▸ **Problem description**
From the text on the Canadian Forestry Corps, list every country where its troops are said to have cut trees in forests.

Exercise text below:

Several regiments originally slated for the front lines became military lumberjack units instead. Canadian troops with their coniferous-tree cap badges identifying them as the Canadian Forestry Corps cut trees in forests in England, Scotland and France, where the timber was squared, sawed and transported. The CFC also built aerodromes in France for the burgeoning Royal Flying Corps.

Two Companies, (110 and 121) were deployed to cut in Glemore, Scotland where they built multiple light railways to facilitate movement of lumber.

Altogether, some 35,000 Canadians served in the Forestry Corps, which eventually was composed of dozens of companies (each composed of several hundred workers). Although individual troops in emergency situations were sent to fight on the front lines the CFC usually served well back of the fighting. Occasionally, Forestry Corps units were employed as labour units for the Canadian Corps on the front lines with duties such as stockpiling artillery ammunition, assisting in the quick construction of rail and road systems in the wake of attacking troops, or in helping to evacuate the wounded.

End of Exercise text.
Data shown below:

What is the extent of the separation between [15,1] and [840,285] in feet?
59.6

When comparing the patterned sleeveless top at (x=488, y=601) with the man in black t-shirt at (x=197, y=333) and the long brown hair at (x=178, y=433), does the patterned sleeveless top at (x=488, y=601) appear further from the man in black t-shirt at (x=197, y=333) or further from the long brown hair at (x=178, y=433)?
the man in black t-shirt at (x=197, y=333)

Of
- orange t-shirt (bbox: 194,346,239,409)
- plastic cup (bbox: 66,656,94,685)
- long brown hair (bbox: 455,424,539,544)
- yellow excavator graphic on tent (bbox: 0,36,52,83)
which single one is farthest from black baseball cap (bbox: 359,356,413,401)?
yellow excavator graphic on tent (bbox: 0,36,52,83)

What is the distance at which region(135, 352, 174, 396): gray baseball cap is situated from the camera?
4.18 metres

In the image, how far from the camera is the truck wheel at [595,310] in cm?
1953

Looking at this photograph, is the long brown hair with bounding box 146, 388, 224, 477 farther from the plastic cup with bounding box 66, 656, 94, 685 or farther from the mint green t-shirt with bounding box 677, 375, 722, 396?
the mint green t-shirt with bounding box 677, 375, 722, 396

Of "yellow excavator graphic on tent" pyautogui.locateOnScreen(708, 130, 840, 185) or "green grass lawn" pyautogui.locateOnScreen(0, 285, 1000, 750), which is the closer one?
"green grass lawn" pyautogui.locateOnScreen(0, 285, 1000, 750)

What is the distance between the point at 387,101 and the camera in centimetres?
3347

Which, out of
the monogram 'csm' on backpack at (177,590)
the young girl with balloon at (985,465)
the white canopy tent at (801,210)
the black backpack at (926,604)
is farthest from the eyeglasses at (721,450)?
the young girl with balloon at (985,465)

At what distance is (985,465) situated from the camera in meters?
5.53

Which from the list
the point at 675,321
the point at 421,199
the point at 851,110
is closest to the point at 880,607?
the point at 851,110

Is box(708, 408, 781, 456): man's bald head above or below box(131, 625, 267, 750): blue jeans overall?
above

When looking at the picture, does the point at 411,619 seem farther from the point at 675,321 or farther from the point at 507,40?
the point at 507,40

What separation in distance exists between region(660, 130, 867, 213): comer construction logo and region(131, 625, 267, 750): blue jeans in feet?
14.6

End of Data shown.
Data shown below:

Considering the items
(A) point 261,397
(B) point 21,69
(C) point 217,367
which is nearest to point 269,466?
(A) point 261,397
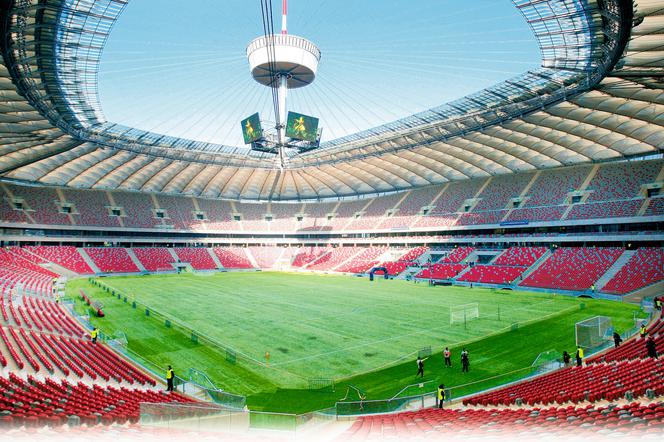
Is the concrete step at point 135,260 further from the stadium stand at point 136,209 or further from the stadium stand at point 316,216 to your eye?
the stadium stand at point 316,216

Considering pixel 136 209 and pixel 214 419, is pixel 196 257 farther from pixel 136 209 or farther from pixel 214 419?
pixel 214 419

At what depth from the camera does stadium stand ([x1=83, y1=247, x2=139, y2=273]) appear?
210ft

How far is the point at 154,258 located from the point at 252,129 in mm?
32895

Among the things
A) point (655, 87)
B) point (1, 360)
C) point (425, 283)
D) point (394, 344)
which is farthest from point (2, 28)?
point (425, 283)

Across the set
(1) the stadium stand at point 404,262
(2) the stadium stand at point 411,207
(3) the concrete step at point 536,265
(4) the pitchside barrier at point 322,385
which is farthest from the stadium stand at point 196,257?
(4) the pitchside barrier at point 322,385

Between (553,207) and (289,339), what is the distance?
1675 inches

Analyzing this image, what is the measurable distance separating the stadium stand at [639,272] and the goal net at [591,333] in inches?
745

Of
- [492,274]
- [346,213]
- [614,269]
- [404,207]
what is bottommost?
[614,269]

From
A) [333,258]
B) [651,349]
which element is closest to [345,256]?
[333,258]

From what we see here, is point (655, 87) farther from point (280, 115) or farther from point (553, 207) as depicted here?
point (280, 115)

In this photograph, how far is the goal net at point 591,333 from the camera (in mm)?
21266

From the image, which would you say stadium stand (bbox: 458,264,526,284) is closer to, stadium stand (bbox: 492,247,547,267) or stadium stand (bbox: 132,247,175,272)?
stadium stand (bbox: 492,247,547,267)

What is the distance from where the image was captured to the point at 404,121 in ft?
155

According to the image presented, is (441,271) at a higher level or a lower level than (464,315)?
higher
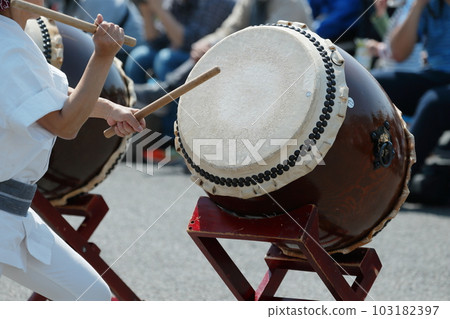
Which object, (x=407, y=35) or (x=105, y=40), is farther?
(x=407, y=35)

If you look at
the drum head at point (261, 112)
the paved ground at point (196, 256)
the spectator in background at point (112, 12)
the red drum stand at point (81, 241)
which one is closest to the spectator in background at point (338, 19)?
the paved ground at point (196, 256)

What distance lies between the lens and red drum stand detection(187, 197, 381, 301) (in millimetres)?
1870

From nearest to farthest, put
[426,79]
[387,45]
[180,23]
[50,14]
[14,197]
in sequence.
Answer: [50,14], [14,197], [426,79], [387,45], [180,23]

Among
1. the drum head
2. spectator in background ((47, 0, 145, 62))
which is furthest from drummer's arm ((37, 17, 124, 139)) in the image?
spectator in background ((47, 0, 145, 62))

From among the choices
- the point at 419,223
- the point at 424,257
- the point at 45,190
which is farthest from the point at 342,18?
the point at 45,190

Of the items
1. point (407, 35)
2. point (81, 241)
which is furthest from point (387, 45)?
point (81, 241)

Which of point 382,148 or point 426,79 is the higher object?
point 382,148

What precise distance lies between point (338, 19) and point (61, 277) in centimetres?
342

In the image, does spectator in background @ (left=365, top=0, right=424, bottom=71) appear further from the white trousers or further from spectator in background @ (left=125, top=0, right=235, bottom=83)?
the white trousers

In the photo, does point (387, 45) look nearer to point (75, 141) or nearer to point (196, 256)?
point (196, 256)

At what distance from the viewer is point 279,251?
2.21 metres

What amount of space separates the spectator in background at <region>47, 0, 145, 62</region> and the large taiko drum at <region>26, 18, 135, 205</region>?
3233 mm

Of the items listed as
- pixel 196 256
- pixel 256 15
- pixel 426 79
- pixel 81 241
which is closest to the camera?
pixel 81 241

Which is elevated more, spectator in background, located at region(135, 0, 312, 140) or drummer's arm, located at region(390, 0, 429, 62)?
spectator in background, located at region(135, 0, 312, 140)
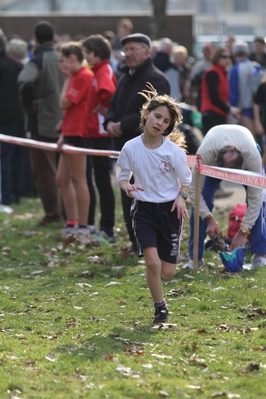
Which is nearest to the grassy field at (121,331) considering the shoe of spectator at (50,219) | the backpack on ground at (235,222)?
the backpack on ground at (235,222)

End of Data shown.

▸ **Final answer**
England, Scotland, France